Time to review evidentiary standards
AS A retired jurist, albeit lower court — a long, long way from the U.S. Supreme Court or for that matter even the state Supreme Court — I can’t tell you the number of times I was faced with “he said-she said” matters, many/ most of which fell into the domestic violence, not necessarily sexual assault, arena. Petitioners ... filing proper paperwork seeking injunctions, giving sworn testimony on one hand and respondents offering sworn testimony on the other, most of the time with no witnesses other than the opposing parties. Oh, how I abhorred these proceedings — HE SAID-SHE SAID at its worst. Bruising and facial scratches certainly weighed on my mind during the decision making process — but often there was no such physical evidence. Written reports by police officers were sometimes available but not always. And, of course, those reports were finalized some time after the fact. Witnesses to the purported act(s), nope — not the vast majority of the time. My job was to listen and determine the veracity of the courtroom testimony. I would be less than candid if I stated that courtroom body language and demeanor weren’t also taken into account. Was I ever fooled? I’m sure that I was. But I did the best that I could, and I probably erred on the side of caution from time to time — better safe than sorry and I could sleep at night.
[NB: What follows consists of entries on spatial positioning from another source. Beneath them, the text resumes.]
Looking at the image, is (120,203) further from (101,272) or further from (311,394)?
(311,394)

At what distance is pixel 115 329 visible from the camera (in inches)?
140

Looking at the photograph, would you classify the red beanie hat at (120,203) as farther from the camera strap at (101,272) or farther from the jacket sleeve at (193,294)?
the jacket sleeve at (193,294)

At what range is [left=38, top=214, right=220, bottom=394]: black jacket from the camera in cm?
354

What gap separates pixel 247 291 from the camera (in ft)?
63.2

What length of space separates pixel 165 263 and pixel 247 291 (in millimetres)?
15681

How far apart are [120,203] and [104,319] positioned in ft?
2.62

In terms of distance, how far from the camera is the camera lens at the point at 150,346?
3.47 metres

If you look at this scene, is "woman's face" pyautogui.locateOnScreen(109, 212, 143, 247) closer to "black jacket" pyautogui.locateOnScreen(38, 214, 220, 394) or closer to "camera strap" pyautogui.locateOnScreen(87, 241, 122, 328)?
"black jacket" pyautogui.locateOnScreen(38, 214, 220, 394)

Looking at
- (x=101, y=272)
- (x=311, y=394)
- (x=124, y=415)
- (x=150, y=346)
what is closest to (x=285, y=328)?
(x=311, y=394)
And now, dear U.S. senators, you very recently found yourselves in a similar quandary at the (Judge Brett) Kavanaugh hearings. I sympathize — except for those of you who so obviously politicized the process — and to those of you who did I say: Hope YOU can’t sleep at night! For those of the rest of us I suggest a careful review of U.S. evidentiary standards — preponderance of the evidence, etc., etc. — and better yet a sincere attempt to understand the difference between the terms “not guilty” vs. “innocent.”